Les habitants de Ndiaganiao, comme tous les Sérères, sont des agropasteurs, car l’agriculture et l’élevage sont combinés et ils le font de manière parfaite. Aujourd’hui, ils sont estimés à plus de 500 000 âmes vivant dans la commune.
Le nom du village collé à la culture du ‘’niébé’’ (haricot)
‘’Diégaa niao’’ (la terre où il y a des haricots) serait l’origine étymologique du nom de la commune qui a donné au Sénégal son président de la République le plus jeune de son histoire, Bassirou Diomaye Faye. Son oncle et parrain raconte que l’histoire du village est collée à cette culture.

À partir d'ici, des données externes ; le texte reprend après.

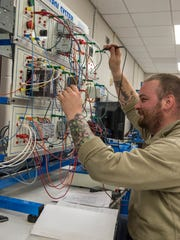 James Messenger, 30, works on an electrical panel at the Regional Manufacturing Technology Center.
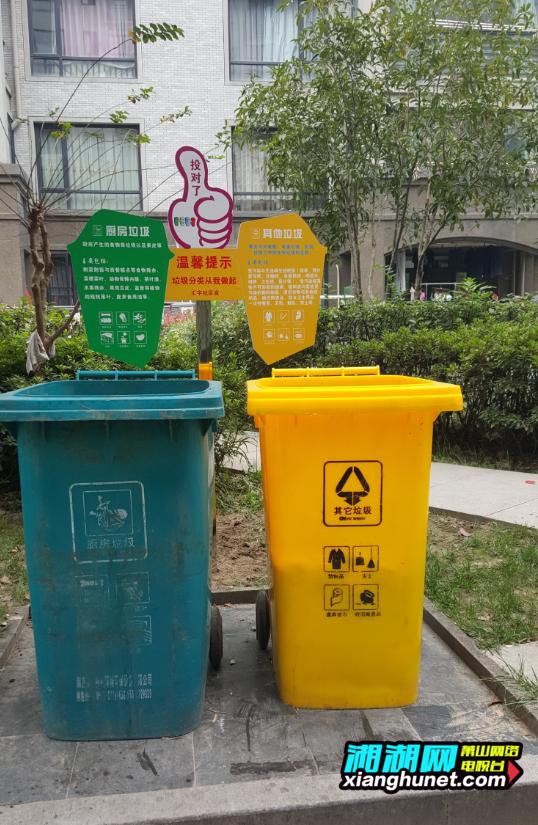 在垃圾分类桶的边上竖立了指示牌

En effet, explique-t-il, ‘’la première personne qui s’est établie ici plus ou moins, pas en tant que résident permanent, mais en tant que chasseur qui venait justement de l’autre côté qui fait partie de Ndiaganiao, s’appelait Samba Ndiaye. D’ailleurs, le père du candidat porte son nom. Il y avait ici une grande mare, une rivière que l’on appelait ‘Ndel nianiao’. Et le nom de Ndiaganiao vient du fait que lui, pendant la saison sèche, venait ici chasser et comme la terre était fertile, il faisait aussi de la culture de haricots. Et quand les chasseurs venaient vers le Sine, ils passaient à Ndiaganiao. Les gens disaient ‘nu njaga a niao’ (avez-vous des niébés) ; ‘nga a ndéta ma jag na niao’ (nous allons là où il y a des niébés). Ce n’est pas lui qui l’a fondé. Ce sont d’autres personnes qui sont venues et qui ont nommé le village après, parce qu’ils savaient qu’ils s’établissaient ici’’.
Auparavant, le village n’avait pas de nom, puisque c’étaient des habitations spontanées qui y étaient installées, et ces habitants n’avaient pas l’autorisation de s’installer de la part du Tègne du Baol. ‘’C’est à lui que le Tègne avait donné l’autorisation d’établir une terre pour lui, car au Sénégal, il y a ce qu’on appelle les Lamanes (qui veut dire celui qui est le propriétaire de la terre par le feu). C’est différent du propriétaire par la hache qui pouvaient couper des arbres dans un endroit pour en faire un champ et chaque fois qu’un chef de la famille décède, pour réaffirmer la possession de la terre où l’on a coupé des arbres, on donne une vêle ou un veau. Ce n’était pas comme les systèmes occidentaux où l’on ravage tout, mais c’était beaucoup plus un système féodal, beaucoup plus allégé que pour les Européens’’, raconte M. Faye.
Un village qui a longtemps produit de dignes fils
En ce qui concerne ses fils, l’homonyme du président Bassirou Diomaye Faye indique que dans le peuple de Ndiaganiao, il y en a eu beaucoup qui sont célèbres dans le monde académique, politique ou des affaires. ‘’Ndiaganiao est une zone d’individus qui ont vraiment l’essence des mœurs sérères : le ’thiahane fahé’ (ce n’est pas bon de s’amuser). Les choses qu’ils font, ils les font avec application, à fond. Et l’école qui a été créée là est l’un des établissements qui réalisaient les meilleurs résultats à l’entrée en 6e. Par exemple, durant ma promotion, on avait fait 100 % au CEPE et 98 % à l’entrée en 6e’’, assure Diomaye Faye.